Keep meat cool. Keep uncooked meat in the fridge or cooler up until it’s time for the grill. Make sure you thaw meat in the refrigerator or in a cold water bath in the sink (put the meat in a plastic zippered bag), never defrost on the counter. If you’re marinating the meat, make sure to keep it in the fridge and don’t use the marinade on cooked meats unless you boil it first.

Have separate coolers. Keep beverages and ready to eat foods such as fruit in a different cooler than one with raw meats. This helps to prevent cross-contamination with foods and drinks you plan to enjoy immediately.

Keep coolers cold. The best way to pack a cooler is to fill it 75% with food and drinks and then pour the ice to take up the rest of the space. When transporting the cooler, put it inside the car with AC, not in the hot trunk. Once you have reached your tailgating spot, keep the cooler in the shade with the lid closed.

Bring spare utensils and plates. Make sure the plate you used to bring the raw meat to the grill is not the same plate you use to serve the cooked burgers, chicken breasts, etc.  Same goes for the utensils you use to put the raw meat on the grill.

Don’t trust your eyes. Use a grill thermometer like this one. Make sure you put it in the thickest part of the meat, avoiding bone and fat. Poultry should be cooked to 165°F.Ground meat should be cooked to 160°F. Steak, pork, and seafood should be cooked 145°F.
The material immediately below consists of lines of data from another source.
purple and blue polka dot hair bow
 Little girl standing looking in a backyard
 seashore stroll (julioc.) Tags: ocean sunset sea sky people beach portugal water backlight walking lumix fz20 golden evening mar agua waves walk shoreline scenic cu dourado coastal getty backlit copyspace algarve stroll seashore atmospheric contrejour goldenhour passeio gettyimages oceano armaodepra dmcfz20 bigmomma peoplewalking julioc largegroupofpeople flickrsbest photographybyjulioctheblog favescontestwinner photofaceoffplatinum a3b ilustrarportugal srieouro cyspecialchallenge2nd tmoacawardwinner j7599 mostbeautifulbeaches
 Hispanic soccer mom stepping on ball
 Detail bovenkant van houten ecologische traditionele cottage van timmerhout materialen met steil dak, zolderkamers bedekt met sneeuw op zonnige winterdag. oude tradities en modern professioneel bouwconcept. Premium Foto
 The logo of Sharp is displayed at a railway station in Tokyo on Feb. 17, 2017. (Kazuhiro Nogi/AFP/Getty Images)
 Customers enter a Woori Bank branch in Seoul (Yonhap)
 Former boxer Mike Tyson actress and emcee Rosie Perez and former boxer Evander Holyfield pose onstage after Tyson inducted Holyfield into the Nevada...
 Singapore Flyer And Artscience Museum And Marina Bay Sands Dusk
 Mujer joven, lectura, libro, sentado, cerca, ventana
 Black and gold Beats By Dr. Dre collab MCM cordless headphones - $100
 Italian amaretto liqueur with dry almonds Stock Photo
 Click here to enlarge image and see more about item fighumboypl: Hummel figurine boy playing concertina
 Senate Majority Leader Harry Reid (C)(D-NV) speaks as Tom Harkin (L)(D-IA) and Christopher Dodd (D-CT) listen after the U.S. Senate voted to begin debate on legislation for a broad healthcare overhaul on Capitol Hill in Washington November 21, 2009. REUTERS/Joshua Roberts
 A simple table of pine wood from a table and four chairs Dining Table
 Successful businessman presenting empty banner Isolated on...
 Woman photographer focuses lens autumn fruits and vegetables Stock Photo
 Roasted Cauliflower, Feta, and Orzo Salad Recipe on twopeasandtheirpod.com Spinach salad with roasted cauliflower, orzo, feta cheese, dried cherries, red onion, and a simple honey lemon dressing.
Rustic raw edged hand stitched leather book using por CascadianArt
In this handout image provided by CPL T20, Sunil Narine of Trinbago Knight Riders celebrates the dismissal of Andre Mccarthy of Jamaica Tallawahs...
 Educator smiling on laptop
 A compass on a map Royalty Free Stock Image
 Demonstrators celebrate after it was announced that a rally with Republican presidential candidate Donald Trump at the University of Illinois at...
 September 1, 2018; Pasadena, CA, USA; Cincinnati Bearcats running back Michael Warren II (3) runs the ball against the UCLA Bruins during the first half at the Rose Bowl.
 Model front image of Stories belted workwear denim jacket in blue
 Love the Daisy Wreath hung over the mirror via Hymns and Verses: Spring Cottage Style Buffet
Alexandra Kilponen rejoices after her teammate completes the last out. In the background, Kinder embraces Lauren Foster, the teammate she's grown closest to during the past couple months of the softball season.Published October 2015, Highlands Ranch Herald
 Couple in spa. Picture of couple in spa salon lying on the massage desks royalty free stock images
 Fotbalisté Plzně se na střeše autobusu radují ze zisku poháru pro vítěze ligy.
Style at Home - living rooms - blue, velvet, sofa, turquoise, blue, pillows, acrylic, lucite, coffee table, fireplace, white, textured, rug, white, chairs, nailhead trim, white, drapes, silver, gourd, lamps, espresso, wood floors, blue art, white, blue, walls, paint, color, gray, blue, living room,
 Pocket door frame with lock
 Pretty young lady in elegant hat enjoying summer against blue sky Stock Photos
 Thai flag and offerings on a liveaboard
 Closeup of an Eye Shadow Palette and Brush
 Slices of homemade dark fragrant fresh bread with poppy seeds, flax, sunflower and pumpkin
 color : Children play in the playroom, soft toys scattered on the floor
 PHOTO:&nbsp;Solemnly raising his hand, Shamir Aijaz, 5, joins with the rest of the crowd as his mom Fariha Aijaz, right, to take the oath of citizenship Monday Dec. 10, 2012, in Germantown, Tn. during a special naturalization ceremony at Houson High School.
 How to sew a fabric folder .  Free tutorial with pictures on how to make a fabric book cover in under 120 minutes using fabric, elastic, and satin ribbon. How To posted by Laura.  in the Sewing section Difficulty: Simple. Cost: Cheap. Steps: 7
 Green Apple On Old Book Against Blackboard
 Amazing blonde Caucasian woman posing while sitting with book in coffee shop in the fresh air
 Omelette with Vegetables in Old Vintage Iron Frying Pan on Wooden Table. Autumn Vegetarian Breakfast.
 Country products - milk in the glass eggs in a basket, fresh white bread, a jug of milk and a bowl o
Two hours is the max. Don’t leave food sitting out any longer. If it’s 90°F or hotter outside, only leave food out for 1 hour. The food “Danger Zone” is between 40-140°F. The goal is to keep cold foods below 40°F and hot foods above 140°F.  This rule goes for all food including fruits and vegetables, not just meats and potato salads. A good trick is to set an alarm on your phone to help remind you when food needs to go back in the cooler. When the tailgate is over, only keep foods that weren’t out past the 1 or 2 hour mark (depending on the temperature outdoors).